Upon inspection of Eq. (17), we see that this is a complex-valued standard least-squares problem, since $M (U, a, b, y)$ is parameterized affinely in $a$ . Let $R (\cdot)$ and $I (\cdot)$ denote the real and the imaginary parts of a complex object, respectively. Let the subscripts ${(\cdot)}_{1}$ , ${(\cdot)}_{2}$ , and ${(\cdot)}_{3}$ denote the top-left, top-right, and bottom-left submatrices, respectively, according to Eq. (11). Define

Z = X + \frac{1}{ρ} Y, X = d (b^{H} U^{H}) .

In the sequel, let

\hat{d} (P)

denote the vector with the diagonal entries of a square matrix

P

.

Reordering the elements in Eq. (17), separating the real and the imaginary parts, removing all matrix elements in the argument of the Frobenius norm that do not depend on $a$ , and vectorizing the result gives the following least-squares problem:

\min_{x} {‖ u_{ADMM} - u_{COPR} - A B x ‖}_{2}^{2} .

The variables

u_{ADMM}, u_{COPR}, A, B

, and

x

are given by

u_{ADMM} = (\begin{matrix} \hat{d} (R (Z_{1})) \\ \hat{d} (R (Z_{2})) \\ \hat{d} (R (Z_{3})) \\ \hat{d} (I (Z_{2})) \\ \hat{d} (I (Z_{3})) \end{matrix}), u_{COPR} = (\begin{matrix} y + \hat{d} ({| X |}^{2}) \\ \hat{d} (R (X)) \\ \hat{d} (R (X)) \\ \hat{d} (I (X)) \\ - \hat{d} (I (X)) \end{matrix}), A = (\begin{matrix} 2 R (X) & 2 I (X) \\ I & 0 \\ I & 0 \\ 0 & I \\ 0 & - I \end{matrix}), B = (\begin{matrix} R (U) & - I (U) \\ - I (U) & - R (U) \end{matrix}),

and

x = (\begin{matrix} R {(a)}^{T} & I {(a)}^{T} \end{matrix})^{T}

. This means that the optimal solution to Eq. (19) is given by

x^{*} = {(B^{T} A^{T} A B)}^{- 1} B^{T} A^{T} (u_{ADMM} - u_{COPR}) .

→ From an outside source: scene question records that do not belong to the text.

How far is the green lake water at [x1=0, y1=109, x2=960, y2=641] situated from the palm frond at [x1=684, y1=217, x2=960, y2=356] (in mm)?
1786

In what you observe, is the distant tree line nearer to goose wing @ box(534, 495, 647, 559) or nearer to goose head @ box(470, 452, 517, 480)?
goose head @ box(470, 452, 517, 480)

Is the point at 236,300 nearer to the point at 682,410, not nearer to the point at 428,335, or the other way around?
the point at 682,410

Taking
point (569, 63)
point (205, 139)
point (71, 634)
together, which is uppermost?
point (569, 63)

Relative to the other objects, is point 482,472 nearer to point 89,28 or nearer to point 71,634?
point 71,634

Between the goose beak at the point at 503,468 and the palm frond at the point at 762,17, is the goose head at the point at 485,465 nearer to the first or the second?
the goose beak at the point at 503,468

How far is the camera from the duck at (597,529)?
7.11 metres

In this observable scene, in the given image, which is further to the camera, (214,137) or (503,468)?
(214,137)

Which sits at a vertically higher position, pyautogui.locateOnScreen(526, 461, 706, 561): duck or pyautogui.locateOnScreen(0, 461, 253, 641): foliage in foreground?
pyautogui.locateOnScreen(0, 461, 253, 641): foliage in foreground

During the ADMM iterations, only

u_{ADMM}

changes. The inverse

{(B^{T} A^{T} A B)}^{- 1}

has to be computed once for every iteration of Algorithm 1 (i.e., it remains constant throughout the ADMM iterations). Since the complexity of computing an inverse is

O (n^{3})

for matrices of size

n \times n

, the computational complexity of this inverse process scales cubically with the number of basis functions.

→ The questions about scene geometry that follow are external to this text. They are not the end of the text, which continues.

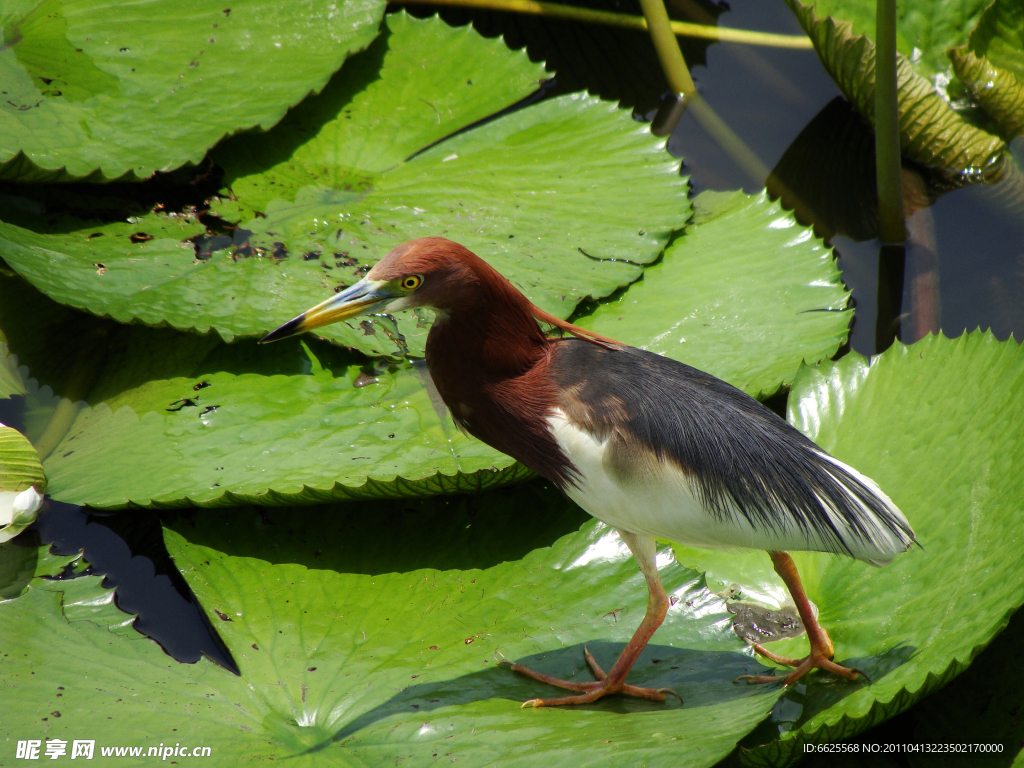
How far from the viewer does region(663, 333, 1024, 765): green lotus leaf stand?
1.58m

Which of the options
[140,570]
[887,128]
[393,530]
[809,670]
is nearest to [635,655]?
[809,670]

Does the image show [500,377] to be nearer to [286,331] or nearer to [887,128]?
[286,331]

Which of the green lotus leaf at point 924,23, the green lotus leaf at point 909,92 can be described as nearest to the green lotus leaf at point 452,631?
the green lotus leaf at point 909,92

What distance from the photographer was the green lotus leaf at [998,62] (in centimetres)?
300

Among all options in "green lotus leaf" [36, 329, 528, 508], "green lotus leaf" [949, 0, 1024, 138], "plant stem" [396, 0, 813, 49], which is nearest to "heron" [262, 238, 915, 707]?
"green lotus leaf" [36, 329, 528, 508]

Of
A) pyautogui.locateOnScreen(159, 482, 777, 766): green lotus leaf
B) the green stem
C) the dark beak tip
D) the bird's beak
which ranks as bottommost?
pyautogui.locateOnScreen(159, 482, 777, 766): green lotus leaf

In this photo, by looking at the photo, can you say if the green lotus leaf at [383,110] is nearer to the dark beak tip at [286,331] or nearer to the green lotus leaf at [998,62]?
the dark beak tip at [286,331]

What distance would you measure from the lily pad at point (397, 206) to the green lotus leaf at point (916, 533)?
0.81 meters

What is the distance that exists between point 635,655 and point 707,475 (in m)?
0.47

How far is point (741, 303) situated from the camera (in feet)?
8.32

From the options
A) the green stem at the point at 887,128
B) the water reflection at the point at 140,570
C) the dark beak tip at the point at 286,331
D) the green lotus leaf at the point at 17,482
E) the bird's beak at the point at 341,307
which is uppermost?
the green stem at the point at 887,128

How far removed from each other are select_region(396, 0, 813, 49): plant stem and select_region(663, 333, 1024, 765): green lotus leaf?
2124mm

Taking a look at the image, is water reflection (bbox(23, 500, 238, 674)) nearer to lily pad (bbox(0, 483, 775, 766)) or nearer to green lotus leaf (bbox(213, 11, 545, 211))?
lily pad (bbox(0, 483, 775, 766))

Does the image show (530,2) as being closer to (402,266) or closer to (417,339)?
(417,339)
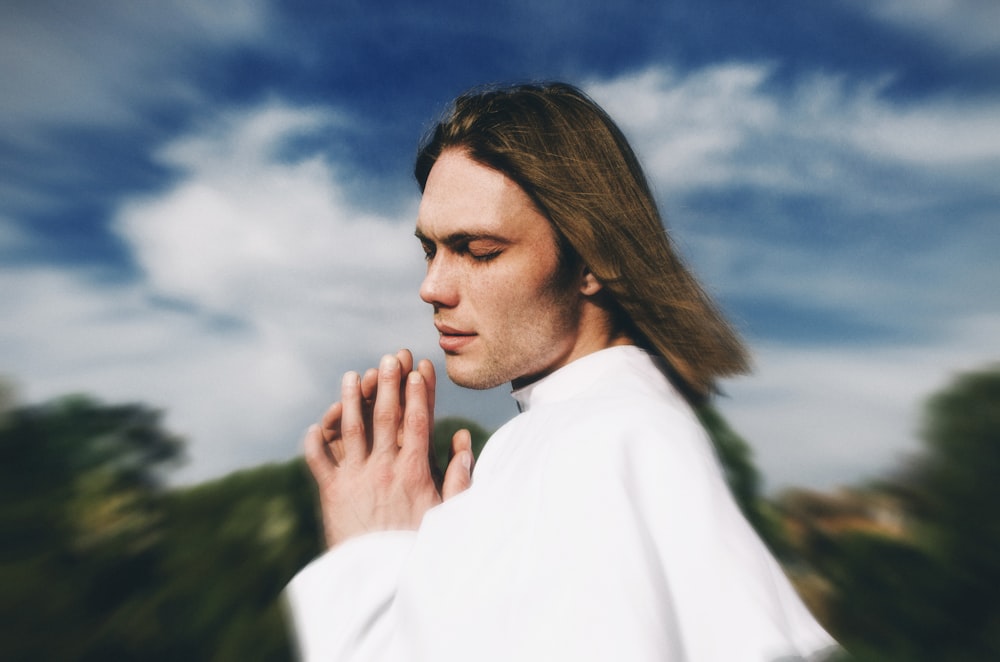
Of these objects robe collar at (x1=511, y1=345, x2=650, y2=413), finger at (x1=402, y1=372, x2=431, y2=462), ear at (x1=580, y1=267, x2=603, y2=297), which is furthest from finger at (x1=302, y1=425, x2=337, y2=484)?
ear at (x1=580, y1=267, x2=603, y2=297)

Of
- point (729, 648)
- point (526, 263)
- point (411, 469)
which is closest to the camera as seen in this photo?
point (729, 648)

Once this inverse matrix is obtained, the optimal solution to the least-squares problem in Eq. (19) can be computed by a simple matrix-vector multiplication, whose complexity scales with $O (n_{y} n_{a})$ .

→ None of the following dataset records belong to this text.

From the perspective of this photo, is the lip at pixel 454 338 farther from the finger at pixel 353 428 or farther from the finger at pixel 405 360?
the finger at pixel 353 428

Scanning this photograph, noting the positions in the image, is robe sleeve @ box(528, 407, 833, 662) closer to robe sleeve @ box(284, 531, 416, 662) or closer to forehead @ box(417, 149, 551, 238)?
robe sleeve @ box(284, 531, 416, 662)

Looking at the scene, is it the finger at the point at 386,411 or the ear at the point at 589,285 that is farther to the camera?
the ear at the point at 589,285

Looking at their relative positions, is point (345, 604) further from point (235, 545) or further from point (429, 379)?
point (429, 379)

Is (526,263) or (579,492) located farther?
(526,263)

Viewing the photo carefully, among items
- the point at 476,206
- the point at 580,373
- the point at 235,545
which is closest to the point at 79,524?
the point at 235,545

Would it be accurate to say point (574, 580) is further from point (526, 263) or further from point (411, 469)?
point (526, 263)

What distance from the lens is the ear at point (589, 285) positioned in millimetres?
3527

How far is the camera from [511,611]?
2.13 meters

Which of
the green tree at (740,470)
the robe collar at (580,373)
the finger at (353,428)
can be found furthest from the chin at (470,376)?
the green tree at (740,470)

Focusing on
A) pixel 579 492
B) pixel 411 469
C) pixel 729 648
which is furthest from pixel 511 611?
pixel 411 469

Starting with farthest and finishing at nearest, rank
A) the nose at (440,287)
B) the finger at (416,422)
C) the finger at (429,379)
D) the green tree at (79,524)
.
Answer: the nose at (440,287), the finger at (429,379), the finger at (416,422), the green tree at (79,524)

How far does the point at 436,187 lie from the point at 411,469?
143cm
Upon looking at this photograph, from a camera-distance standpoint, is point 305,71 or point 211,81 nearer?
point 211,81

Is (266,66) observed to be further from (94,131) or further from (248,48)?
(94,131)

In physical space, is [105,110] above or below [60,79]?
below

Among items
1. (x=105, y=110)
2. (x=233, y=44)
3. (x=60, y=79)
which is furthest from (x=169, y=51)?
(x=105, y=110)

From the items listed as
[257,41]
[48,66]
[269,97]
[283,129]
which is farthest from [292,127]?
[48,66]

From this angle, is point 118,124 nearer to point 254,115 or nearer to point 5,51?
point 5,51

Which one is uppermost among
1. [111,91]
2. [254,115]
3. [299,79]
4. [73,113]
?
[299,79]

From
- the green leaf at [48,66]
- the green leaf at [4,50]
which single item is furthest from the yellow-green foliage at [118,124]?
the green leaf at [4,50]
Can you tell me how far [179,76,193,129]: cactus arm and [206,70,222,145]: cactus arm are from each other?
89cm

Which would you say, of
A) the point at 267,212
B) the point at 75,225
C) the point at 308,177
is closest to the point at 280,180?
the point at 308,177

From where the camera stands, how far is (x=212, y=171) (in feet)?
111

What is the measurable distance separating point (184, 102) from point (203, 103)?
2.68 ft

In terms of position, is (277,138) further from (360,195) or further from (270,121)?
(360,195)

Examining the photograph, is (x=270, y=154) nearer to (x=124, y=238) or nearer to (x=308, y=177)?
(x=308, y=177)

Note that in the case that the objective term includes regularization as in Eq. (14), the optimization in Eq. (19) should be modified appropriately to include the additive regularization term $λ {‖ a ‖}_{1}$ .

B. Efficient Computation of the Solution to Eq. (18)

The optimization in Eq. (18) is of the form

\underset{X}{\arg \min} {‖ X ‖}_{*} + λ {‖ X - C ‖}_{F}^{2} .

Let

C = U_{C} Σ_{C} V_{C}^{T}

be the singular value decomposition (SVD) of

C \in C^{2 n_{y} \times 2 n_{a}}

.

Lemma 2. The solution $X$ to Eq. (21) has singular vectors $U_{C}$ and $V_{C}$ .

proof. Let $X = U_{X} Σ_{X} V_{X}^{T}$ be a singular value decomposition of $X$ . Then

{‖ X ‖}_{*} + λ {‖ X - C ‖}_{F}^{2} = trace (Σ_{X}) + λ (⟨ X, X ⟩ + ⟨ C, C ⟩ - 2 ⟨ X, C ⟩) .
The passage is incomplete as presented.